SET TASK =
Reproduce, word for word, the part of the Razer forum thread from "## Zero4549" to "Most still do.".

DOCUMENT SEGMENT =
-------------------------

My deathadder and 2nd black widow ultimate work perfectly for me.
The only reason it's my 2nd keyboard is because I spilled pineapple juice on it, which would kill any keyboard.


----------



## Zethlis

Quote:


> Originally Posted by *That Guy*
> 
> I suppose you should try out Logitech peripherals then. But why did you wait a year and a half to decide the Razer was poo?


Because first off I just joined this site. Also I bought all of them at the same time, and my razer mamba's battery dying right after the warranty was the last straw for me, especially since their customer service is intentionally ignoring me now for wanting a refund.


----------



## Zethlis

Quote:


> Originally Posted by *skaterat*
> 
> Razer makes mostly good products. They have a few crappy ones. Their worst three products are the Lycosa, the Naga, and the Imperator. I don't know why, but out of my own personal experience, they are awful. First I bought a Death Adder. A nice mouse at a very nice price. It eventually broke from thorough use, so I decided to get another mouse. So I got the Imperator, and I decided to get the Lycosa at the same time. I had similar issues with my Lycosa as previously mentioned, and my mouse broke quickly. It did work nicely when it was alive, but it died too quickly. I was quite disappointed, but I gave them one last shot. I bought the Orochi, and I love it. Great build quality, and is super light with no batteries in it. I also own a Goliathus and its great. 2 of my friends also bought the Lycosa, and both of theirs broke quickly. One other friend also had a Imperator. It broke. So basically, the Lycosa is a horrible product. This does not mean that all Razer products are bad. It just means that, like any company, they have a few bad products. DON'T JUDGE A COMPANY FROM THEIR WORST PRODUCTS.


Did you even read the OP? I had problems with 2 other items you didn't name. Derp.


----------



## iCrap

*RAZER IS GARBAGE*

Ive gone through 4 Mambas. FOUR. They just keep falling appart. On top of that, razer sent me a busted mouse from RMA.
Have a read. http://www.overclock.net/t/1111933/razer-sent-me-broken-hardware-w-pics


----------



## Zero4549

Disclaimer - While I'm obviously directly addressing the OP, I want to make it clear that i'm not trying to insult anyone here, merely point out the truth. EVERYONE has made these mistakes at some point. Most still do.

Razer build quality is pretty poor for the price on most of their products. EVERYONE knows that.

MOST of their products are also over-hyped overpriced cheap common hardware in fancy cases. (for instance, all of their membrane keyboards. You can find any $6 keyboard and slap on the same shell and you have the same keyboard. There's nothing high tech, magical or "gaming" about it).

That all said, they aren't horrible monsters set to destroy your computer and give your broken products.

It sounds to me like you have fallen victim to two problems

1) Marketing:
You bought junk, thinking it would be good. It doesn't matter what company you had bought something from, you would have likely ended up with the same result. Every company produces junk and markets it as gold along aise their actual useful products. It's your job to inform yourself as a consumer what the signs are for spotting actual features vs over-hyped, gimmicky, or even broken design factors marketed as beneficial features.

-------------------------

SUPPLIED MATERIAL =
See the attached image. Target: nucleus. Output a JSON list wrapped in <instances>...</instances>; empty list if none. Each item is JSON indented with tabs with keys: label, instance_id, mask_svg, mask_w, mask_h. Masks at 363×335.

-------------------------

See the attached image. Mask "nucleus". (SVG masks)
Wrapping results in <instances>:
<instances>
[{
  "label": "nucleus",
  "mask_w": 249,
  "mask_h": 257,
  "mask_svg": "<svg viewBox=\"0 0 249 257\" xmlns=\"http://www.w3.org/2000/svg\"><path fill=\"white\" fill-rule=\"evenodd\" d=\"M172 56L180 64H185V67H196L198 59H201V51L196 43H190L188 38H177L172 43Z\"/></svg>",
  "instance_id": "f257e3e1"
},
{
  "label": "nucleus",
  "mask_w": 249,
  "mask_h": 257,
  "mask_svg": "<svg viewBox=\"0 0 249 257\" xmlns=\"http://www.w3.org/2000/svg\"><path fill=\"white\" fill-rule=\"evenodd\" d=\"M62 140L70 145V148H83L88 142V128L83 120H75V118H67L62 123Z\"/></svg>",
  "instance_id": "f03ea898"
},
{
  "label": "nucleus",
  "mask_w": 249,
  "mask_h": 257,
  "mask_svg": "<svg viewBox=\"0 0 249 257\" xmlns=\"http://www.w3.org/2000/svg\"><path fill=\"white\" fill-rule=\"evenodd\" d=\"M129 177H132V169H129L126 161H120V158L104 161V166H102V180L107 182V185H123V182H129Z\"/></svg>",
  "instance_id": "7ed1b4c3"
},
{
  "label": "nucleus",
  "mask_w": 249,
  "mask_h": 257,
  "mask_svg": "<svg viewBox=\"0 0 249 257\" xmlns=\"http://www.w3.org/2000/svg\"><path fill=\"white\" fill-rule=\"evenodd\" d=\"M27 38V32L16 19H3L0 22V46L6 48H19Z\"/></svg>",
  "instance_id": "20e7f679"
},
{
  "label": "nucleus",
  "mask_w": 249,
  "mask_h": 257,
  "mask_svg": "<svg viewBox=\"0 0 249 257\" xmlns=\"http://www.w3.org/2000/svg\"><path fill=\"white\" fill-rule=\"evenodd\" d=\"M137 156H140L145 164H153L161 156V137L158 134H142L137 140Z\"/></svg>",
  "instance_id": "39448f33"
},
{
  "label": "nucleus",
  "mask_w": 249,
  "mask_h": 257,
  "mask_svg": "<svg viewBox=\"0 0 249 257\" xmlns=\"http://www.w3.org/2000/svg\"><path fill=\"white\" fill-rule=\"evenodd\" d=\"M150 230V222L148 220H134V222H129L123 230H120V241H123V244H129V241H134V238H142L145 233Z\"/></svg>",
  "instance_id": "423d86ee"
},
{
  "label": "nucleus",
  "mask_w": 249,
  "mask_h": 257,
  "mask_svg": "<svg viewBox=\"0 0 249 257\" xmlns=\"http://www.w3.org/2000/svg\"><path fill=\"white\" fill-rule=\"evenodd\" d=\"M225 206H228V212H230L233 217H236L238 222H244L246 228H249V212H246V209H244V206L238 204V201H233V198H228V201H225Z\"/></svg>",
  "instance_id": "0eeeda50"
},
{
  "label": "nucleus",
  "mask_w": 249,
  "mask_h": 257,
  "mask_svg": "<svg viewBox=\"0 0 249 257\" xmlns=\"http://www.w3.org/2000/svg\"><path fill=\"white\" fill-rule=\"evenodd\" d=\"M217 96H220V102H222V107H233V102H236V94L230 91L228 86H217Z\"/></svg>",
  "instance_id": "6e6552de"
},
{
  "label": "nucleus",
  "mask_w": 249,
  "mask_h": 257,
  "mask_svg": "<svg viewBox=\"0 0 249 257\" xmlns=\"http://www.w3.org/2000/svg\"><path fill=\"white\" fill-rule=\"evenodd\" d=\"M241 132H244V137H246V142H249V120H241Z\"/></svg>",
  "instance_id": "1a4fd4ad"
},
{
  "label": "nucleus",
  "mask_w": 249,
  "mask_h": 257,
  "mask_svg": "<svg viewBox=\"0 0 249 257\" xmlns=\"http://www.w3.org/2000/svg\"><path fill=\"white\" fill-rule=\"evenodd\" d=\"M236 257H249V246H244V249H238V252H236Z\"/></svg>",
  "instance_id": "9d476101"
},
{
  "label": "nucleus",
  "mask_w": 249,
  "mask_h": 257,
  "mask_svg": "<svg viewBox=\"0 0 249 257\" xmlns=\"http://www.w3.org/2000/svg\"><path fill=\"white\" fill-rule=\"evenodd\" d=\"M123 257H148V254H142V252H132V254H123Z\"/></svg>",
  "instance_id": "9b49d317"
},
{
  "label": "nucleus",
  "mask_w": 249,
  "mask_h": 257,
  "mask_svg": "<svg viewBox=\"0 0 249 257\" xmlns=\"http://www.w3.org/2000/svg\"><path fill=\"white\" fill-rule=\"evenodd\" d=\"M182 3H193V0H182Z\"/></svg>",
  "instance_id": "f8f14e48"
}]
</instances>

-------------------------

OUTPUT =
## Zero4549

Disclaimer - While I'm obviously directly addressing the OP, I want to make it clear that i'm not trying to insult anyone here, merely point out the truth. EVERYONE has made these mistakes at some point. Most still do.